Gradient clipping and gradient accumulation together

I try to do gradient accumulation (from this) for RNN model, so I also need to clip gradient. Could you please clarify if I’m doing rigth these two operations in the code below (in the right order and logic)?

loss_function = nn.BCEWithLogitsLoss()
num_batches = 1
running_loss = 0.0
iters_to_accumulate = 4
scaler = GradScaler()

model.train()
for batch in tqdm(train_generator, desc='Training'):
        with autocast(device_type=device.type, dtype=torch.float16):
            output = torch.flatten(model(batch['features'], batch['category'])).to(device)
            batch_loss = loss_function(output, batch['label'].float())
            batch_loss = batch_loss / iters_to_accumulate

        scaler.scale(batch_loss).backward()

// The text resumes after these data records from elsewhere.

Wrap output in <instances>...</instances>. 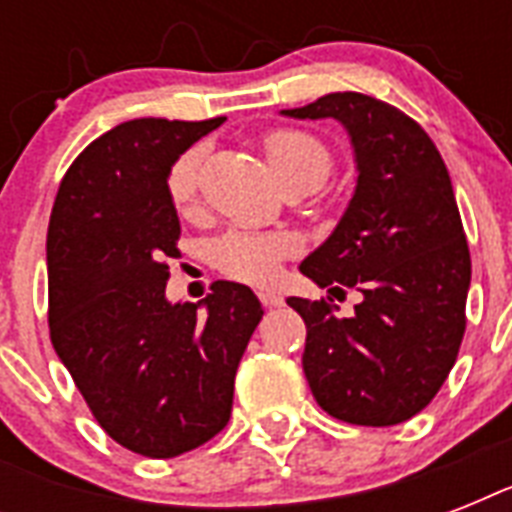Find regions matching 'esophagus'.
I'll return each instance as SVG.
<instances>
[{
  "label": "esophagus",
  "mask_w": 512,
  "mask_h": 512,
  "mask_svg": "<svg viewBox=\"0 0 512 512\" xmlns=\"http://www.w3.org/2000/svg\"><path fill=\"white\" fill-rule=\"evenodd\" d=\"M257 297H260V303H263L265 308H281V305H284V297L276 295V292H268V289H265V292H257Z\"/></svg>",
  "instance_id": "34e87169"
}]
</instances>
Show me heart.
Here are the masks:
<instances>
[{"label":"heart","instance_id":"obj_1","mask_svg":"<svg viewBox=\"0 0 512 512\" xmlns=\"http://www.w3.org/2000/svg\"><path fill=\"white\" fill-rule=\"evenodd\" d=\"M265 159L279 183L316 188L332 170V151L311 132L273 130L263 138ZM204 151L193 146L177 156L167 172V196L177 212H188L199 191V170ZM300 252V239L287 231H228L212 244V263L220 273L247 284H268L276 279L281 260Z\"/></svg>","mask_w":512,"mask_h":512}]
</instances>
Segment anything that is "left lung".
Instances as JSON below:
<instances>
[{"label":"left lung","instance_id":"1","mask_svg":"<svg viewBox=\"0 0 512 512\" xmlns=\"http://www.w3.org/2000/svg\"><path fill=\"white\" fill-rule=\"evenodd\" d=\"M292 119H337L356 154L345 215L300 271L332 295L358 289L356 316L332 297H289L305 321L313 398L350 425H398L422 412L452 372L465 335L470 252L446 164L420 124L361 92H332Z\"/></svg>","mask_w":512,"mask_h":512}]
</instances>
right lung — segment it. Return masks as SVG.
I'll list each match as a JSON object with an SVG mask.
<instances>
[{
	"label": "right lung",
	"instance_id": "1",
	"mask_svg": "<svg viewBox=\"0 0 512 512\" xmlns=\"http://www.w3.org/2000/svg\"><path fill=\"white\" fill-rule=\"evenodd\" d=\"M132 119L92 140L60 180L47 228L50 340L116 444L167 460L228 425L233 377L263 319L255 292L215 281L201 303L164 297L180 220L177 156L217 130Z\"/></svg>",
	"mask_w": 512,
	"mask_h": 512
}]
</instances>
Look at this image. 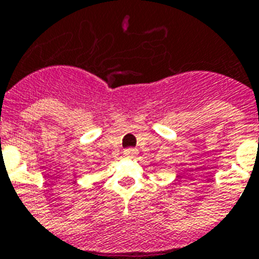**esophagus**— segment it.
<instances>
[{"label":"esophagus","mask_w":259,"mask_h":259,"mask_svg":"<svg viewBox=\"0 0 259 259\" xmlns=\"http://www.w3.org/2000/svg\"><path fill=\"white\" fill-rule=\"evenodd\" d=\"M137 154H138V150H137V149H126V150H123V155L127 156V158H133V156H136Z\"/></svg>","instance_id":"34e87169"}]
</instances>
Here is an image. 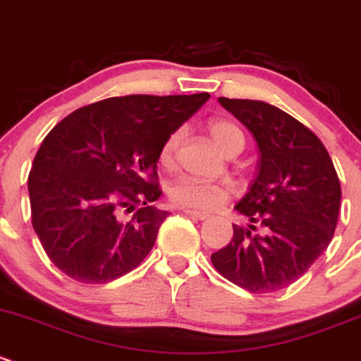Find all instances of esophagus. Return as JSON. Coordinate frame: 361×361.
Returning <instances> with one entry per match:
<instances>
[{
  "instance_id": "esophagus-1",
  "label": "esophagus",
  "mask_w": 361,
  "mask_h": 361,
  "mask_svg": "<svg viewBox=\"0 0 361 361\" xmlns=\"http://www.w3.org/2000/svg\"><path fill=\"white\" fill-rule=\"evenodd\" d=\"M184 212L188 214L189 217H192V219H198V221H205L207 217H209V214H205V212H200V210H191V209H185Z\"/></svg>"
}]
</instances>
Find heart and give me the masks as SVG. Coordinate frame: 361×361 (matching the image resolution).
Returning <instances> with one entry per match:
<instances>
[{"mask_svg": "<svg viewBox=\"0 0 361 361\" xmlns=\"http://www.w3.org/2000/svg\"><path fill=\"white\" fill-rule=\"evenodd\" d=\"M210 137L226 154H238L245 145V137L238 124L228 119H216L209 124ZM184 131L176 130L166 137L165 144L159 151V161L165 166H172L176 161L177 149H179ZM231 196V188L221 182H210L198 179V177L182 176L170 184L169 198L173 205L184 207L191 210H210L223 205Z\"/></svg>", "mask_w": 361, "mask_h": 361, "instance_id": "heart-1", "label": "heart"}]
</instances>
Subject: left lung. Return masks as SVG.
Returning <instances> with one entry per match:
<instances>
[{"instance_id":"obj_1","label":"left lung","mask_w":361,"mask_h":361,"mask_svg":"<svg viewBox=\"0 0 361 361\" xmlns=\"http://www.w3.org/2000/svg\"><path fill=\"white\" fill-rule=\"evenodd\" d=\"M247 126L259 149L258 176L235 209L249 230L210 256L224 279L251 293H272L300 279L334 238L341 182L319 138L277 106L219 98ZM260 228V233L254 231Z\"/></svg>"}]
</instances>
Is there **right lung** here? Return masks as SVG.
Wrapping results in <instances>:
<instances>
[{"label": "right lung", "mask_w": 361, "mask_h": 361, "mask_svg": "<svg viewBox=\"0 0 361 361\" xmlns=\"http://www.w3.org/2000/svg\"><path fill=\"white\" fill-rule=\"evenodd\" d=\"M209 98L114 96L52 128L35 156L27 189L31 223L61 272L82 284H105L144 262L169 217L151 205L161 196V145ZM123 209L135 212L124 221Z\"/></svg>", "instance_id": "obj_1"}]
</instances>
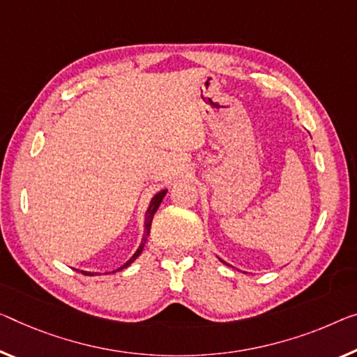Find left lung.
Listing matches in <instances>:
<instances>
[{"mask_svg": "<svg viewBox=\"0 0 357 357\" xmlns=\"http://www.w3.org/2000/svg\"><path fill=\"white\" fill-rule=\"evenodd\" d=\"M218 260H220V261H223V260L220 259V257H218ZM223 263H225V265H228V263H227V261H223ZM228 266H229V265H228Z\"/></svg>", "mask_w": 357, "mask_h": 357, "instance_id": "1", "label": "left lung"}]
</instances>
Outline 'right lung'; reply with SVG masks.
<instances>
[{
    "label": "right lung",
    "mask_w": 357,
    "mask_h": 357,
    "mask_svg": "<svg viewBox=\"0 0 357 357\" xmlns=\"http://www.w3.org/2000/svg\"><path fill=\"white\" fill-rule=\"evenodd\" d=\"M166 193H167V190H162V191H160V193L158 195H155L151 197V201H150V206H148V211H146V215H145V233H144V238H142V243H140V245H139V249L135 250V254L130 257V259L124 263V265L121 266V268H118L116 271H119V270H124V268H128L130 263H132L137 257H139L140 254H142V250H144V248H145V243H146V238H148V234H150V228H151V222H153V215H155V212L158 211V207H160V204L162 202V199H164V196H166ZM116 271H113V273H116ZM84 274V276H96V274H98V273H91V271H81Z\"/></svg>",
    "instance_id": "1"
}]
</instances>
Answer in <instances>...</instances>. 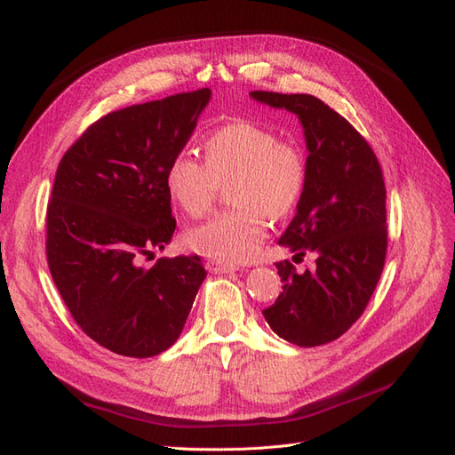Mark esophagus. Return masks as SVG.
Returning a JSON list of instances; mask_svg holds the SVG:
<instances>
[{"mask_svg": "<svg viewBox=\"0 0 455 455\" xmlns=\"http://www.w3.org/2000/svg\"><path fill=\"white\" fill-rule=\"evenodd\" d=\"M206 271L214 273V275H226V273H233L237 267L235 266H229V264H222V261H216V259H209L204 264Z\"/></svg>", "mask_w": 455, "mask_h": 455, "instance_id": "obj_1", "label": "esophagus"}]
</instances>
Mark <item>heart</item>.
<instances>
[{
  "mask_svg": "<svg viewBox=\"0 0 455 455\" xmlns=\"http://www.w3.org/2000/svg\"><path fill=\"white\" fill-rule=\"evenodd\" d=\"M306 159L296 146L251 121H231L204 139V161L180 151L164 184L171 199L189 216L211 209L218 184H229L237 209L220 212L186 231V246L222 264H241L256 256L267 235V218L294 211L306 188Z\"/></svg>",
  "mask_w": 455,
  "mask_h": 455,
  "instance_id": "heart-1",
  "label": "heart"
}]
</instances>
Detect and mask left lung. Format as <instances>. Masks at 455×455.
Wrapping results in <instances>:
<instances>
[{
	"label": "left lung",
	"instance_id": "1",
	"mask_svg": "<svg viewBox=\"0 0 455 455\" xmlns=\"http://www.w3.org/2000/svg\"><path fill=\"white\" fill-rule=\"evenodd\" d=\"M252 99L298 117L306 136V188L281 235L315 269L275 264L283 292L264 316L279 338L299 347L338 339L366 309L387 251L385 184L374 151L349 121L311 94L252 91Z\"/></svg>",
	"mask_w": 455,
	"mask_h": 455
}]
</instances>
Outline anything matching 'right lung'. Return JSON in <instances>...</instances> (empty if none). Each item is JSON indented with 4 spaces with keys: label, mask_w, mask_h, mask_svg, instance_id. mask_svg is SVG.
<instances>
[{
    "label": "right lung",
    "mask_w": 455,
    "mask_h": 455,
    "mask_svg": "<svg viewBox=\"0 0 455 455\" xmlns=\"http://www.w3.org/2000/svg\"><path fill=\"white\" fill-rule=\"evenodd\" d=\"M211 100V89L131 106L99 119L66 151L47 209V261L84 332L148 359L180 338L206 271L199 256L163 251L176 220L164 184Z\"/></svg>",
    "instance_id": "1"
}]
</instances>
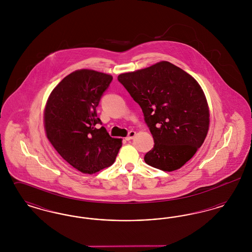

        if (num_batches) % iters_to_accumulate == 0:
            scaler.unscale_(optimizer)
            torch.nn.utils.clip_grad_norm_(model.parameters(), max_norm=1.)
            scaler.step(optimizer)
            scaler.update()
            optimizer.zero_grad()

        num_batches += 1

When you do gradient accumulation are you supposed to average the gradients first before running the optimizer? If the point of gradient accumulation is to amortize the cost of the optimizer over a greater number of steps, then I’d guess no.

In that case, you should increase your max_norm corresponding to how many iters you accumulate. Another question is how you are deciding your max_norm in the first place.

That’s just my intuition, but curious what the literature says here.

Thank you, I didn’t find any evidence-based articles on how to choose max_norm value, I chose it empirically, depending on how the gradient norm of my model changes

I would like to read the opinion of moderators also:)

Your code looks fine as it sticks to this example.